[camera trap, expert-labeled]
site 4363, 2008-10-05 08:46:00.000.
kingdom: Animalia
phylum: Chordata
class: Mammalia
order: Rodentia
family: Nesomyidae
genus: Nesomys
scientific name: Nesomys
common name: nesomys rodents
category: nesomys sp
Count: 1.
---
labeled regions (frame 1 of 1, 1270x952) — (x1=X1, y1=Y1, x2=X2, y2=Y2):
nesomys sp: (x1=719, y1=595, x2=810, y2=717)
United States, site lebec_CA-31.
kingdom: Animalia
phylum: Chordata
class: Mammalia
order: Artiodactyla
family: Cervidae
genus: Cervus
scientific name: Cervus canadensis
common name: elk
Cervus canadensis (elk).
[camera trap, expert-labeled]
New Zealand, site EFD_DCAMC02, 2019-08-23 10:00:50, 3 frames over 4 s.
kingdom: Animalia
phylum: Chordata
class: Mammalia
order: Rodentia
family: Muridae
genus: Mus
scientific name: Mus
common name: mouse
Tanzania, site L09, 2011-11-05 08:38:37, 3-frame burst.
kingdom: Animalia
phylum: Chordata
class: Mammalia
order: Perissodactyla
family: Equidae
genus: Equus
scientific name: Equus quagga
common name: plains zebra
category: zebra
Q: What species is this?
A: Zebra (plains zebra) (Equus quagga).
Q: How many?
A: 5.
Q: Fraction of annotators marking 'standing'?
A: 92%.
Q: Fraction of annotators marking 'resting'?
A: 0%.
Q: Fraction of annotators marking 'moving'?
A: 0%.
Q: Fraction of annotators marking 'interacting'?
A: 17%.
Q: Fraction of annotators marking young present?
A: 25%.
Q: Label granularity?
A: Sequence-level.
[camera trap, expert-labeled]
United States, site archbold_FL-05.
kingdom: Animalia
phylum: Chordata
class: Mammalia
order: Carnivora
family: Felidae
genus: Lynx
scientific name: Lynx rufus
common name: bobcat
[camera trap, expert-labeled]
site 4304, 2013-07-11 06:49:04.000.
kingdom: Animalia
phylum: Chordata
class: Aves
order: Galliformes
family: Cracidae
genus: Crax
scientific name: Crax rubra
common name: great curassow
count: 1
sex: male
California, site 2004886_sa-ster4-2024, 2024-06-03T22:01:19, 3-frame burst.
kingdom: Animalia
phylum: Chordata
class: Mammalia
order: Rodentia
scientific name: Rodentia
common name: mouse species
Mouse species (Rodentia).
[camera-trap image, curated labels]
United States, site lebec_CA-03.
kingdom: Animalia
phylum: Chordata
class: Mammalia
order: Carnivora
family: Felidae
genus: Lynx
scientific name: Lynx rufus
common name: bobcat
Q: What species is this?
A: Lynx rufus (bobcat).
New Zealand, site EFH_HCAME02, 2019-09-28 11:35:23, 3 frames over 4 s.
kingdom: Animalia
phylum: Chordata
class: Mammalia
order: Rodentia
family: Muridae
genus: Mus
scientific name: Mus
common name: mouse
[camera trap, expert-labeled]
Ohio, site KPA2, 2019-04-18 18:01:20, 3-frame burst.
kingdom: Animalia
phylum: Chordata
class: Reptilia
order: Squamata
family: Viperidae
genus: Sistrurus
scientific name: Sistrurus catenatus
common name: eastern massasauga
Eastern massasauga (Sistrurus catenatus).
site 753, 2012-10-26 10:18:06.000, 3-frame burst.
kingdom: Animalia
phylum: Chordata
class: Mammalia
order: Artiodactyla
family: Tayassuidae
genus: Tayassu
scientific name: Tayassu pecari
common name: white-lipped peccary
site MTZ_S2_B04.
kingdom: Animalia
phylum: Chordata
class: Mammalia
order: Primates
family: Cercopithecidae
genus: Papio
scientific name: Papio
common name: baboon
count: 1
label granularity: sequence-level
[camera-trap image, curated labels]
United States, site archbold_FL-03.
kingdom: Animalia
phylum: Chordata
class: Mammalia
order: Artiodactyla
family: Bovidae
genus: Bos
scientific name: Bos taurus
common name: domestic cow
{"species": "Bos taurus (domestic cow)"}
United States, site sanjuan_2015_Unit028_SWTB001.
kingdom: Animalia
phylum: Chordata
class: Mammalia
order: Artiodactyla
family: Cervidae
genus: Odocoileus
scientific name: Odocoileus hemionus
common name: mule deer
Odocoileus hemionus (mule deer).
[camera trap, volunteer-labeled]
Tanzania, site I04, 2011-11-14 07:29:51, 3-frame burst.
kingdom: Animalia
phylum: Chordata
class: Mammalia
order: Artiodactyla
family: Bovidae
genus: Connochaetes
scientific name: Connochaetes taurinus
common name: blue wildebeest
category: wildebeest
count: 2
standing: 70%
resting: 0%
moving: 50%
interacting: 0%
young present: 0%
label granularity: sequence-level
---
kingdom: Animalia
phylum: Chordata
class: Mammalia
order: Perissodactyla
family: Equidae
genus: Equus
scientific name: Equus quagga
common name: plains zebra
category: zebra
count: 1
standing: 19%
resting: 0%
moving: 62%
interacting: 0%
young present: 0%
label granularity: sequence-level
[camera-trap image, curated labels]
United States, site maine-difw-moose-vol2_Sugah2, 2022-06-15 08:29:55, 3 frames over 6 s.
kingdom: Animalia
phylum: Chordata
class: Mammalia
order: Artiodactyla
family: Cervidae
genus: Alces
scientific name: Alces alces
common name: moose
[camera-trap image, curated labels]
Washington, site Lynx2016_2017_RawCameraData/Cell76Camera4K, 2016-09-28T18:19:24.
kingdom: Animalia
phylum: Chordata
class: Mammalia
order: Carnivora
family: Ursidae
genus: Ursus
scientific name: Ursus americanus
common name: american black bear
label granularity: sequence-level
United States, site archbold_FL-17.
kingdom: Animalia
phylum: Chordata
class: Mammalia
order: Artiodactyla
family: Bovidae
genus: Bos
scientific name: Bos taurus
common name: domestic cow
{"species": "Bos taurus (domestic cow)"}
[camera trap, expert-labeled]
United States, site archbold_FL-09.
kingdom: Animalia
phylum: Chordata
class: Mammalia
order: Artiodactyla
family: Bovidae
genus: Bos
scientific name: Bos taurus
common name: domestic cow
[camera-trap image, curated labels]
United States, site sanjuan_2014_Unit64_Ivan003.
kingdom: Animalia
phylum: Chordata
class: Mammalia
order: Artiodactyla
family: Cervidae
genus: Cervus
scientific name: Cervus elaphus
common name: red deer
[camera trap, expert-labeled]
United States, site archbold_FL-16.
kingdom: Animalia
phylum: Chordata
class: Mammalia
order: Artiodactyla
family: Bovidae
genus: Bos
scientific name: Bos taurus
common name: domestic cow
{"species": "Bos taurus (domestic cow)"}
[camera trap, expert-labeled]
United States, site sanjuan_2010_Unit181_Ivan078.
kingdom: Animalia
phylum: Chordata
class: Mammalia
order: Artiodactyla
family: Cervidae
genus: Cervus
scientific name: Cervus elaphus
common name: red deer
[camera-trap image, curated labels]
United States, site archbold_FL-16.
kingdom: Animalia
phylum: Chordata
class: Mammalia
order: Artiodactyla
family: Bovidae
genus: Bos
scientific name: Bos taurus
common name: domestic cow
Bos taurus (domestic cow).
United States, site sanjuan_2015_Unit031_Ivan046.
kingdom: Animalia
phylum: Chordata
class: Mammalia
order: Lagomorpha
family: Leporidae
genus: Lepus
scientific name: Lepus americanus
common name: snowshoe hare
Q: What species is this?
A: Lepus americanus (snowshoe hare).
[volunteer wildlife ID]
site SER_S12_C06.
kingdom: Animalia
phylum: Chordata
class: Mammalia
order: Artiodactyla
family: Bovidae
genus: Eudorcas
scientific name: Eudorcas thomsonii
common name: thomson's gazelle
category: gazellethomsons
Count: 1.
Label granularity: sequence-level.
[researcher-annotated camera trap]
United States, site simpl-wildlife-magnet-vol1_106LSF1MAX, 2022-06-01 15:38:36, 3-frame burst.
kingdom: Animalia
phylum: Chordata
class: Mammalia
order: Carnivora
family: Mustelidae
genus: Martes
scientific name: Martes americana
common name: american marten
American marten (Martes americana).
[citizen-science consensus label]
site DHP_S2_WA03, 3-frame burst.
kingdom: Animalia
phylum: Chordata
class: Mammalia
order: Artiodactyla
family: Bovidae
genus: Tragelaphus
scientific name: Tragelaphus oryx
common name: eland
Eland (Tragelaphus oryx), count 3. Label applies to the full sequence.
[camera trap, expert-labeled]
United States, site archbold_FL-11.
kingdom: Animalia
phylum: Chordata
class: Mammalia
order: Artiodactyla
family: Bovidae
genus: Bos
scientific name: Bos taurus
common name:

• [What is needed] All lines above holding the word "Zealand" make up the answer; copy each one.

• [Exercise solution]
New Zealand, site EFD_DCAMC02, 2019-08-23 10:00:50, 3 frames over 4 s.
New Zealand, site EFH_HCAME02, 2019-09-28 11:35:23, 3 frames over 4 s.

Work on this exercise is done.